In Mexico during the 1970s and 1980s, numerous violations of human rights by state authorities were committed. This formed a state policy resulting in the increment of crimes against humanity, which remain today in total impunity. Part of this state policy involved persecution and arbitrary arrests of political opponents, mainly activists and social leaders. This period in history has been is recognized as the so-called ‘’dirty war’’. The detainment of Mr. Rosendo Radilla took place within this context.
The detention and subsequent forced disappearance of Mr. Radilla Pacheco was publicly denounced by his family when the acts took place and was later legally denounced before national law enforcement authorities. The investigation was carried out by the National Commission of Human Rights, which concluded in a special report published in 2001 together with the ‘’Recommendation 26/2001.’’ The preliminary investigation by the Secretariat of the Special Prosecutor’s Office, created during Mexico’s democratic transition did not clarify the crimes of the past. Indeed, the Prosecutor’s Office closed unexpectedly on November 30th, 2006. Currently, the research is led by the General Coordination for Investigation, under the authority of the Investigation Attorney Specialized in Federal Crimes of the General Procurator of the Republic.
The Mexican state had the opportunity to bring justice in the present case. In August 2005 the Special Prosecutor transferred the case from a military court to a civil one for reasons of illegal deprivation of liberty through the acts of abduction or kidnapping. Despite the transfer, the process was brought before military courts based on the resolution of its own justice. The representatives filed a defense request against said judgment, which was scrapped under the argument that victims may not respond to the defense to challenge the competence of the military courts. The criminal proceedings followed in the military court against the accused were dismissed because of the death of the accused.
With regards to the whereabouts of the disappeared, in 2008 the diligent search was carried out by scanning and digging 1% of the former military barrack of Atoyac grounds, which did not bring any results.

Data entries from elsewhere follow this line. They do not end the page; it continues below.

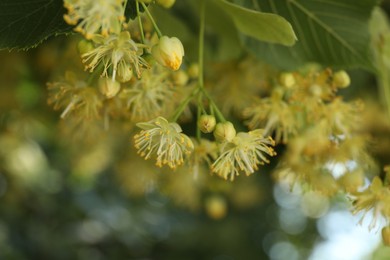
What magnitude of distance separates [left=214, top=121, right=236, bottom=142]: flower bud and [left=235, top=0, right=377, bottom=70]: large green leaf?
0.85ft

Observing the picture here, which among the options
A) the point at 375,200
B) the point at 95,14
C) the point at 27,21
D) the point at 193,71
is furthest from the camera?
the point at 193,71

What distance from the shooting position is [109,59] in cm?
75

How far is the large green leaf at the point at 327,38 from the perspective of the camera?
38.2 inches

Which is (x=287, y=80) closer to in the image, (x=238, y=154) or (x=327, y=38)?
(x=327, y=38)

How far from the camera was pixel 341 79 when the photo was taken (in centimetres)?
98

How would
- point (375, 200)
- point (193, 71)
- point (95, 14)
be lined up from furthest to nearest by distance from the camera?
point (193, 71) < point (375, 200) < point (95, 14)

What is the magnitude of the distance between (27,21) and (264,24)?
0.33 m

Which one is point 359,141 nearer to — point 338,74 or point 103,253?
point 338,74

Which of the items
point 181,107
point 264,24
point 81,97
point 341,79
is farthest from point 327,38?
point 81,97

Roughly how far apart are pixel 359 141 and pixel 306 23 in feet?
0.86

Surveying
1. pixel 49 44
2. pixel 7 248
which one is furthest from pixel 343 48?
Answer: pixel 7 248

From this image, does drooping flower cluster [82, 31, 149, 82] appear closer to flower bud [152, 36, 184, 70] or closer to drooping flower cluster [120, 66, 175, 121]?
flower bud [152, 36, 184, 70]

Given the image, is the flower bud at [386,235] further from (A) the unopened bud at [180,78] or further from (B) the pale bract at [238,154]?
(A) the unopened bud at [180,78]

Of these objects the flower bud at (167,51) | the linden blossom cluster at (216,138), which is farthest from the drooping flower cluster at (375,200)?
the flower bud at (167,51)
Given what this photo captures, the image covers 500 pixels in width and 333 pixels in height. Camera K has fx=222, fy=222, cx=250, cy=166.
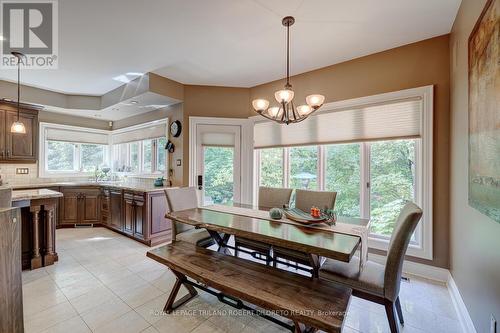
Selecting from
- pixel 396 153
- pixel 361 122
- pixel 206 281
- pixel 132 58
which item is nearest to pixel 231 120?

In the absence of a reply from the Mexican state, on November 15th 2001, the case was presented before the Inter-American Commission of Human Rights (IACHR). After holding a public hearing on the admissibility of the case, on October 21st 2004, the IACHR issued the report of ”Admissibility 65/05’” on October 12th 2005. On July 27th 2007, during the 128th Ordinary Session, the IACHR considered the positions of the parties and approved the report ”Fund 60/07,” in accordance with article 50 of the American Convention on Human Rights.
Through the lack of a effective response from the Mexican state to comply with the recommendations issued in this background report, on March 15th 2008, the IACHR sued the Mexican state before the Inter-American Court of Human Rights for the violation of: the right to personal legal recognition (article 3), right to life (article 4), right to personal integrity (article 5), right to personal liberty (article 7), right to judicial guarantees (article 8) and right to judicial protection (article 25) in connection with the obligation to respect rights (article 1.1). All these rights are established in the American Convention of Human Rights. Representatives of the victims sued the Mexican State, not only for the violation of these established rights, but also for the violations to the Inter-American Convention on forced disappearance.
On July 6th, 2009, the hearing was held before the Inter-American Court of Human Rights. On November 23rd, the IACHR issued a ruling on the case condemning the Mexican state for serious human rights violations. The petitioners of the case are currently in compliance period of the aforementioned ruling.